On July 17, 1862, Confederate General John Hunt Morgan’s brigade of 800 cavalrymen attacked and defeated, 350 Union soldiers and Home Guards. Morgan had about 40 casualties and the Union about 90.
In June 1864, Morgan’s mounted forces again attacked, but this time they were turned back, by a Union counterattack.
Henshall, who had declared his neutrality in the struggle, treated wounded soldiers of both the Confederate and Union armies in Cynthiana during the Civil War.
Big City and Small Town
In the winter of 1865-1866 he relocated to New York City, to join a friend’s surgical practice, writing that in his free time he “took up the study of scientific and life history of fishes as a rest and recreation from my professional duties.”
He moved on to Milwaukee, Wisconsin in 1867, tiring of city life, and to be close to some of the best fishing waters in the U.S.
He built a Tudor-Gothic style home on the outskirts of Oconomowoc, a small town west of Milwaukee, with a grand view of Lake Fowler, and Lac LaBelle in the distance.
Between 1868 and 1876 he studied the breeding, spawning and feeding habits of black bass, by observing adult bass in area lakes.
He stocked two spring-fed ponds on his property with adult bass, and began experiments in the propagation of smallmouth and largemouth bass, and the rearing of fingerlings, writing “the only way to cultivate the black bass in domestication is by pond culture, that is, to allow the fish to propagate naturally and at the right moment to separate the young from the adult fish.”
While in Oconomowoc, Henshall began preparation on the manuscript for Book of the Black Bass.
Return to Cynthiana
After 10 years in Wisconsin, Henshall returned to Cynthiana, to continue his interest in bass fishing, and to complete the research and writing on the manuscript.
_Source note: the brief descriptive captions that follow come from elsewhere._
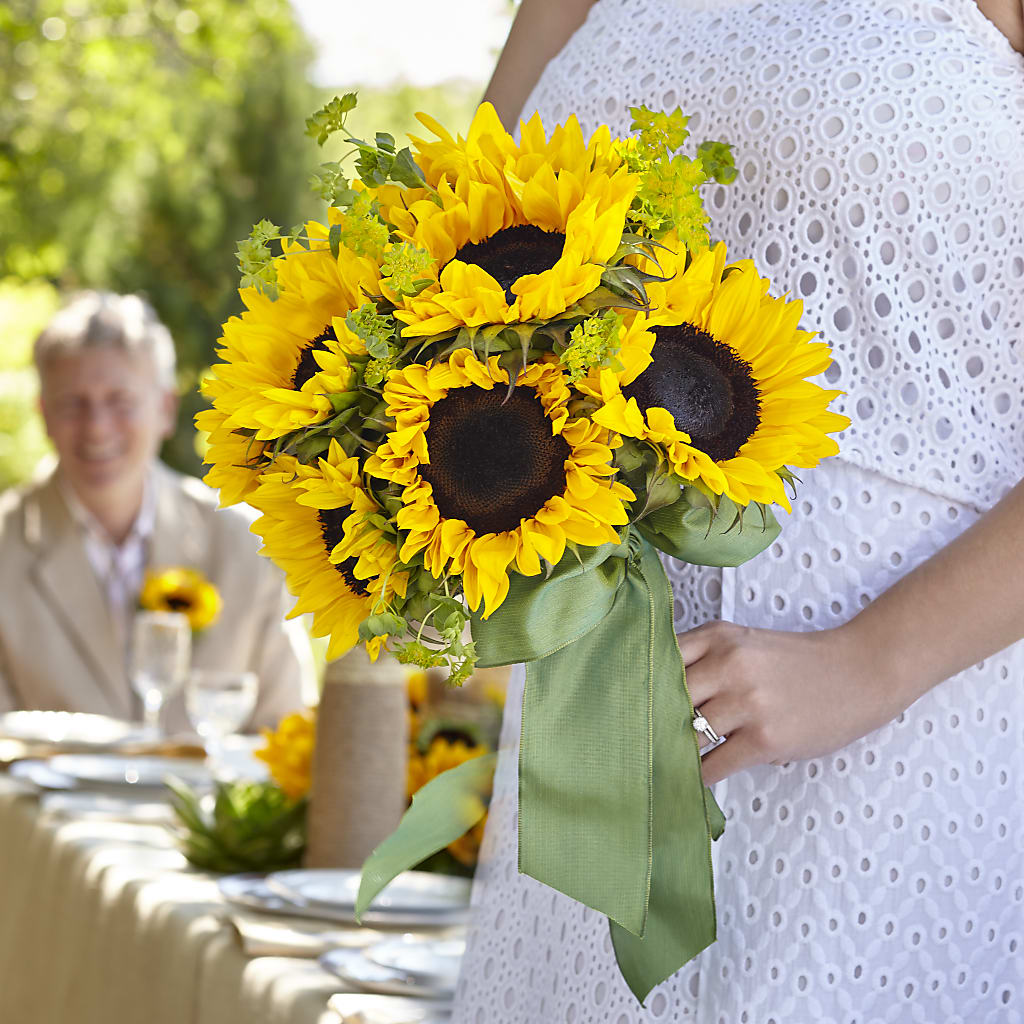 Free Spirit Bouquet – MARILYN'S FLOWERS & GIFTS, Camden TN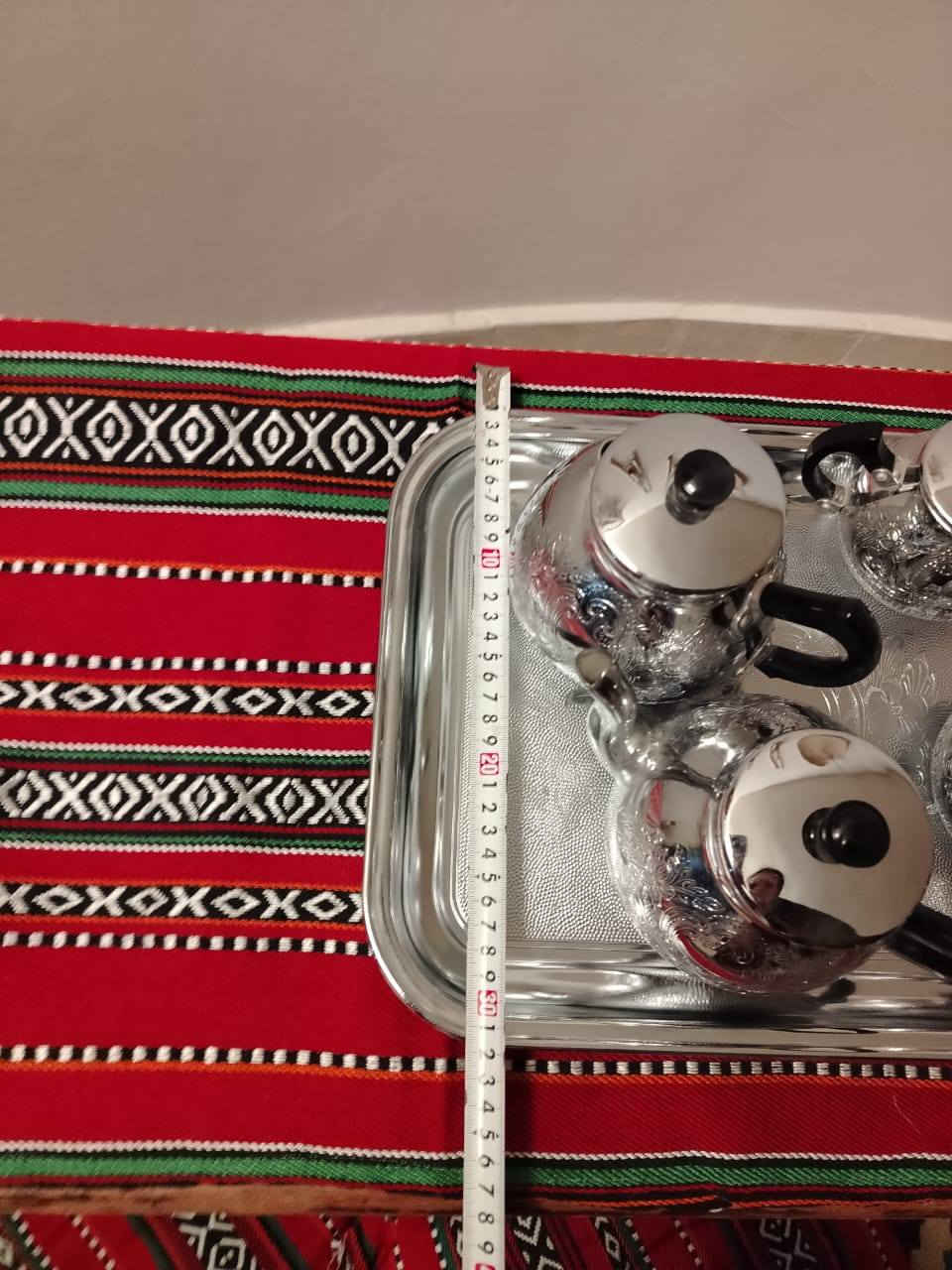 طقم شاي مزخرف يتكون من أربعة اجزاء مع صينية مطلية كروم نيكل
صنع تركي
السعر ٣٠ الف


**إذا كنت صاحب هذا الإعلان وتريد حذفه لأي سبب، رجاءا أرسل رسالة إلى الدعم الفني**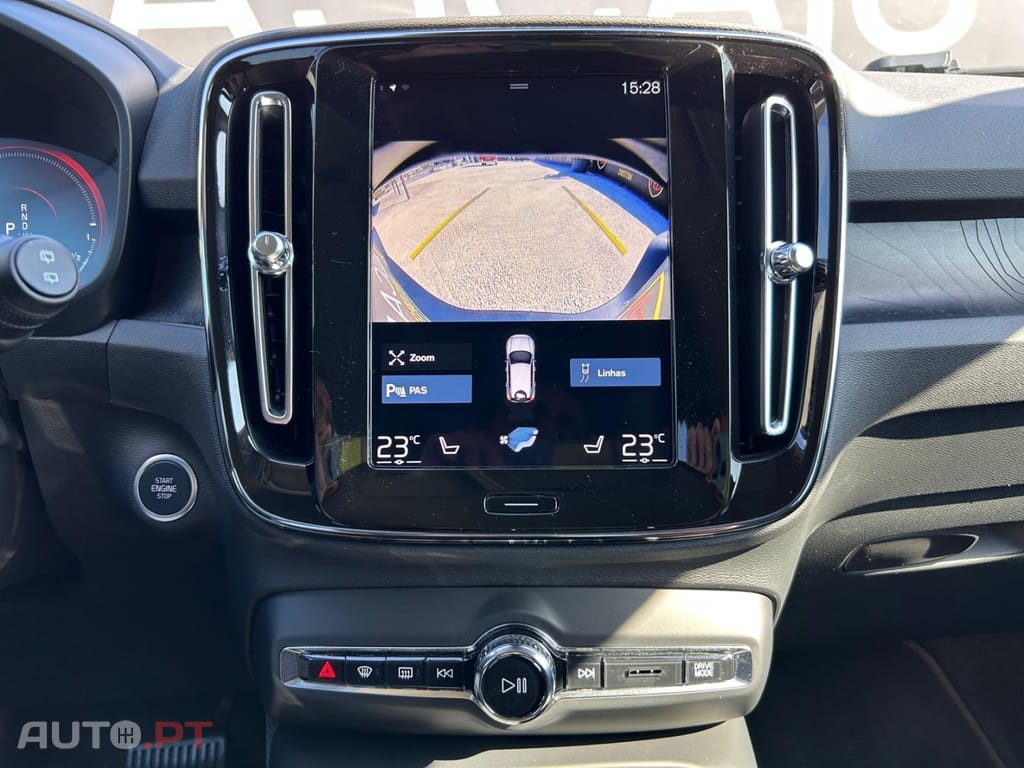 Volvo XC40 1.5 T4 PHEV Plus Dark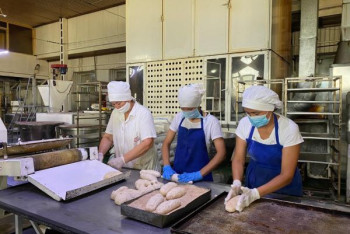 Фотография к новости: Болеть нам нельзя: 82% сотрудников "Аксай Нан" получили вакцину в Кокшетау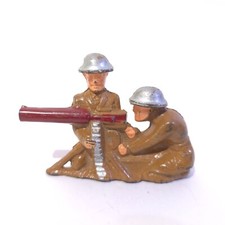 VERY NICE 1930s MANOIL 81 M107 LEAD DIME STORE MACHINE GUNNER W/ HELPER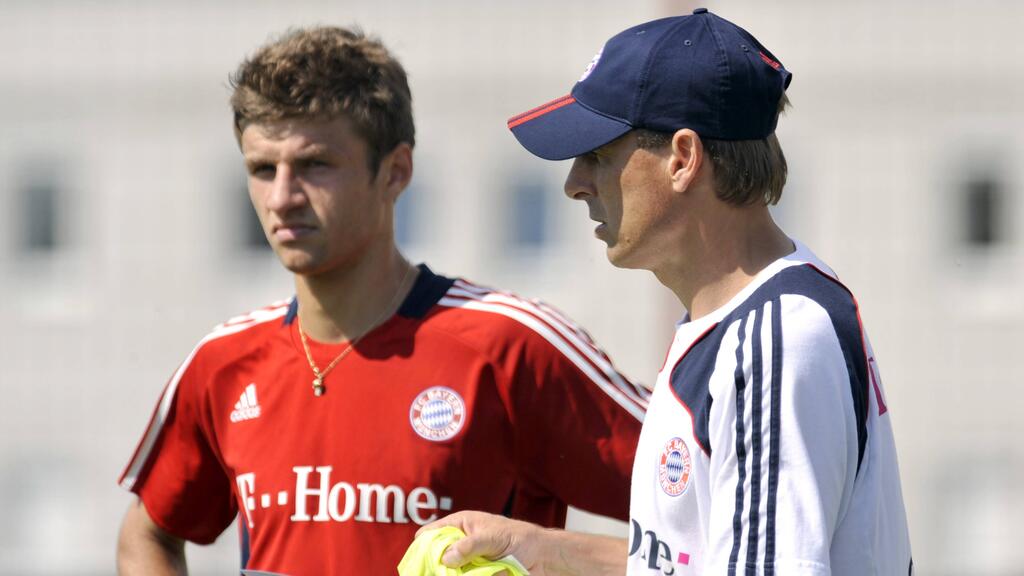Jürgen Klinsmann (r.) verhalf Thomas Müller einst zu seinem Bundesliga-Debüt Jürgen Klinsmann (r.) verhalf Thomas Müller einst zu seinem Bundesliga-Debüt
When it was finished, he left for Cincinnati to oversee proofreading and publication.
His classic Book of the Black Bass, a work that he seemed destined to write since that fateful day 25 years earlier when he caught his first black bass from the Little Miami River, was published in the summer of 1881 by Robert Clarke & Co.
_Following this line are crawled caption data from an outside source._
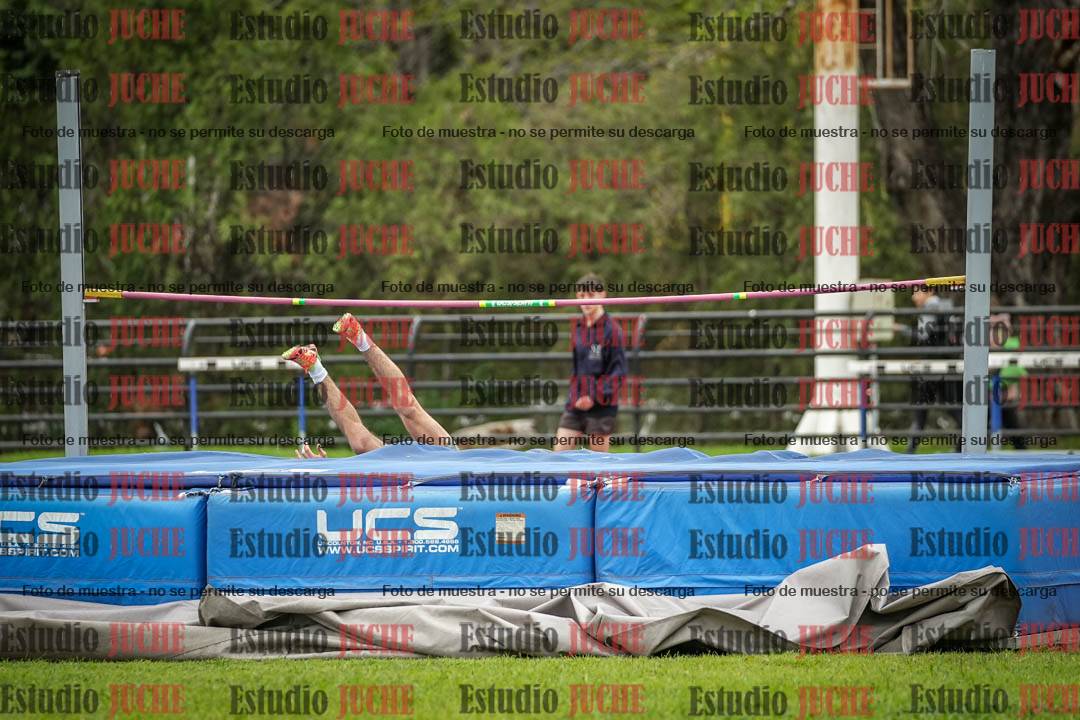 Fotos del salto en alto de mujeres y varones - todos los grupos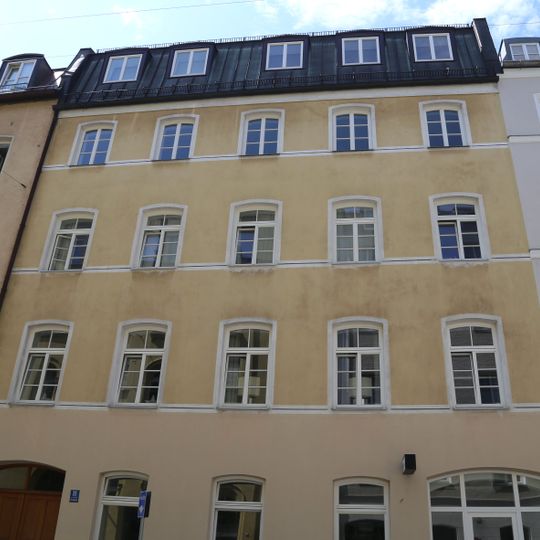 Mietshaus Fürstenstraße 11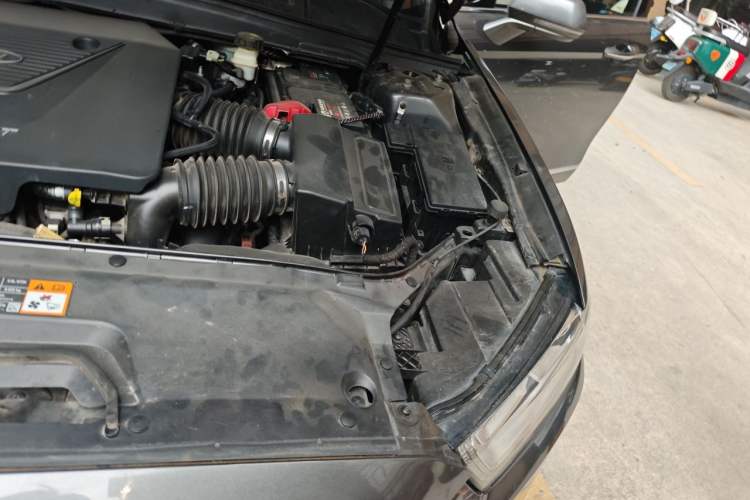 Used Ford Taurus 2015 EcoBoost 325 V6 Flagship Model Engine Bay Left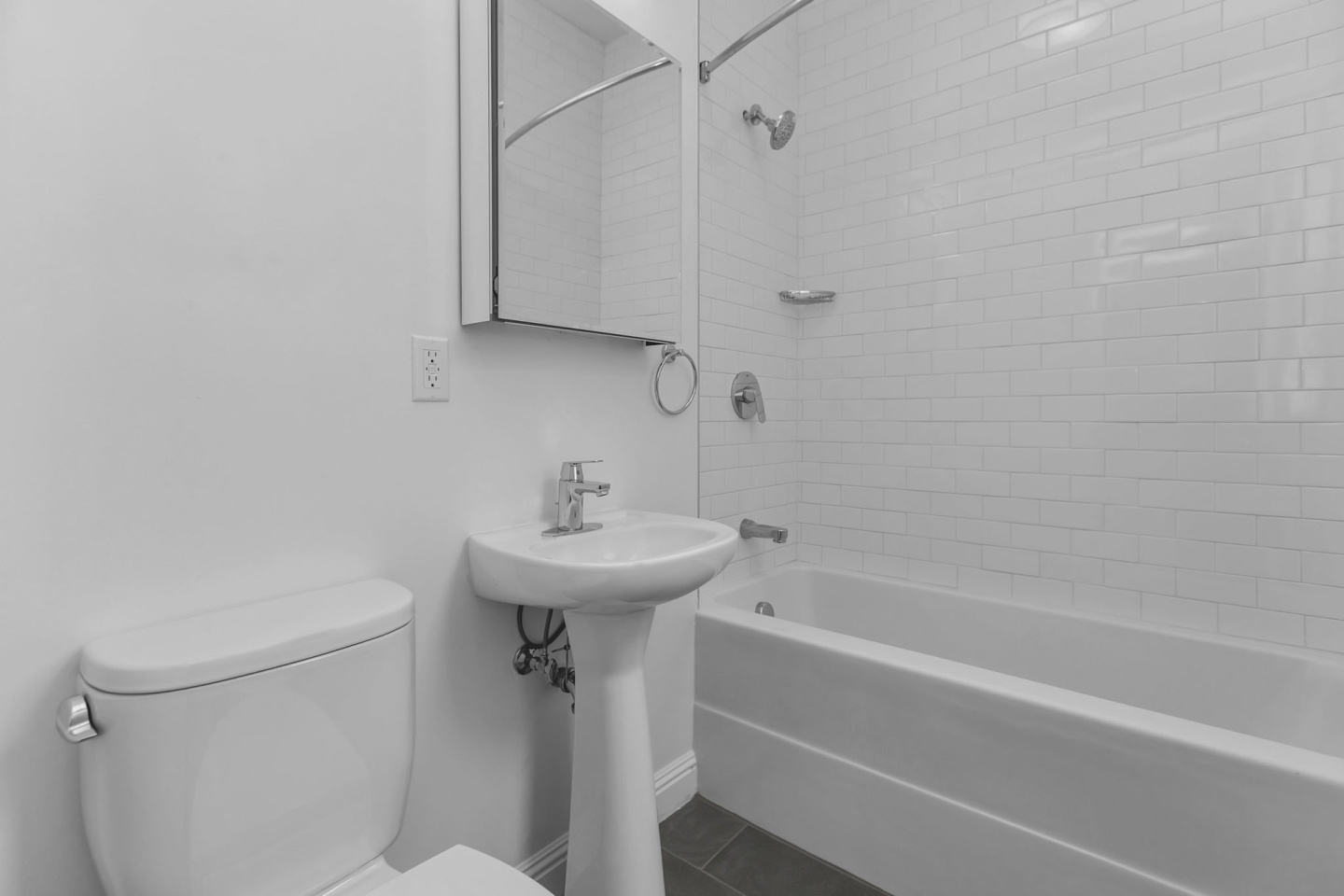 665 Pine Street Image 16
The purpose of the book was his desire “to give the Black Bass its proper place among game fishes, and to create among anglers, and the public generally, an interest in a fish that has never been so fully appreciated as its merits deserve.”
With its release, Henshall in effect became a mentor for generations of bass anglers that followed.
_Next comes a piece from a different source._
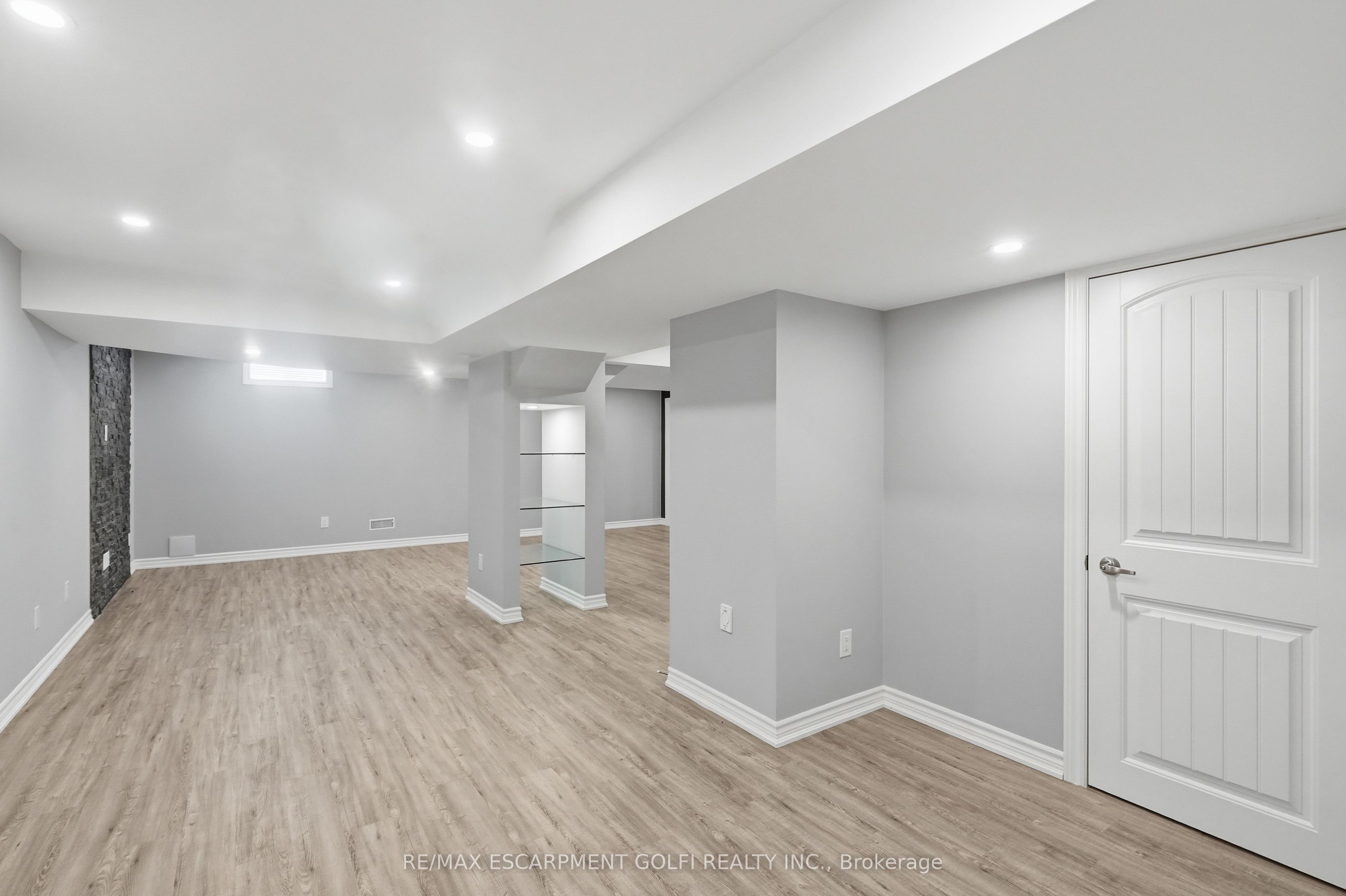 100 Springstead Avenue Property Photo 23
In its preface, he wrote that his book is “of an entirely practical nature, written more with a view to instruct, than to amuse or entertain the reader. Nor is it to be regarded… as a book of purely scientific nature…for (it is) written as an angler, rather than a naturalist.”
Articles by Henshall previously published in Forest and Stream, the Chicago Field, and other outdoor journals of the day, and research from rare books in the library of the Smithsonian Institution, were the basis of the manuscript.
In 26 chapters, the three-part book detailed the terminology, morphology, and physiology of black bass, the tools, tackle and implements of bass fishing, and angling with bait and fly.
A supplement to the book, More About Black Bass, followed in 1889, and in 1904, an updated version of Book of the Black Bass was released. A final edition was finished in 1923, when Henshall was 87 years old.
The most famous quote from Book of the Black Bass, “inch for inch and pound for pound the gamest fish that swims” has been widely misinterpreted through the decades by outdoor writers to be about the smallmouth bass.
When in fact, Henshall believed that you could not tell the difference in the amount of fight between a largemouth and smallmouth bass of the same weight, from the same body of water.
In 1970, the Bass Anglers Sportsman Society (B.A.S.S.) reproduced Book of the Black Bass, selling about 400,000 copies.
Bob Cobb, editor of Bassmaster Magazine, writing in the reprint’s forward, called Henshall a pioneer, who looked into the future when he penned, “The Black Bass is wholly unknown in the Old World, except where recently introduced, and exists, naturally, only in America. No doubt the Black Bass is the appointed successor to the Lordly Trout. He will eventually become the leading game fish of America is my oft-expressed opinion and firm belief.”